What hasn't changed is that our family medicine residents remain excited about health policy and advocacy. Since their continuity clinic continues to be located in Maryland, we decided that a great topic to revive this series of seminars was the Maryland Primary Care Program (MDPCP), which was recently featured in a Milbank Memorial Fund Issue Brief.

MDPCP is a multi-payer "advanced primary care" program modeled after previous patient-centered medical home projects such as the Center for Medicare and Medicaid Innovation's (CMMI) Comprehensive Primary Care initiative. CMMI partnered with Maryland's Department of Health to launch MDPCP last year with Medicare as the first participating payer. (CareFirst Blue Cross Blue Shield joined the program in 2020.) With 476 participating primary care practices, MDPCP provides prospective, non-visit based payments known as "care management fees" and operational support from a program management office and Care Transformation Organizations (CTO). According to MedChi, the average practice received $176,000 in care management fees in 2019.

Interestingly, Medstar not only participates through its network of Medstar Medical Group practices, but is also a CTO serving Medstar and non-Medstar practices throughout the state. MDPCP practices must implement "data-driven, risk-stratified care management," integrate behavioral health services, screen patients for social needs, convene a patient advisory council, and use health information technology for continuous quality improvement.

We spent some time discussing one unique aspect of MDPCP, a tool to reduce avoidable health services developed by the University of Maryland's Hilltop Institute. This electronic tool uses artificial intelligence to sift through patients' demographics, claims, and other data to produce a list of those with the greatest likelihood of an emergency department visit or hospitalization, theoretically allowing primary care physicians to intervene to prevent the event and its associated medical expenses. However, it wasn't clear to us how easy it would be to apply this information, given that we usually need to prioritize patients on the schedule for that day.

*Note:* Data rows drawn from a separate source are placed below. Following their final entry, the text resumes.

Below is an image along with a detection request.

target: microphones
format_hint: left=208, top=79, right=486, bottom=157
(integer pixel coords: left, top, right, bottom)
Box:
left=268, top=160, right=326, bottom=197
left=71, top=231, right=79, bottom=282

Another feature of the program allows MDPCP practices to identify "high-volume, high-cost specialists" in order to "focus attention on the relative costs between specialists and to have providers engage specialists in conversations and cooperative agreements about creating value." First, though it may be helpful to know which subspecialists are more likely to prescribe (possibly inappropriate) expensive tests or procedures, the tool does not measure excellence in other areas, such as patient satisfaction and quality of communication with primary care physicians. Also, patients may not have a choice of specialists, depending on the insurer's network. Finally, it seems awkward and unrealistic for a family doctor to tell a specialist that his or her practice style is too aggressive, even if there's good data to back it up.

MDPCP promises to narrow the primary care-subspecialist reimbursement gap and provide opportunities to improve patient care in the short term. However, expecting primary care practices to bend the health care cost curve on their own, even with additional funding and support, may backfire in the long run. Whether MDPCP represents incremental progress in primary care, or a genuine breakthrough, remains to be seen.


This post first appeared on The Health Policy Exchange.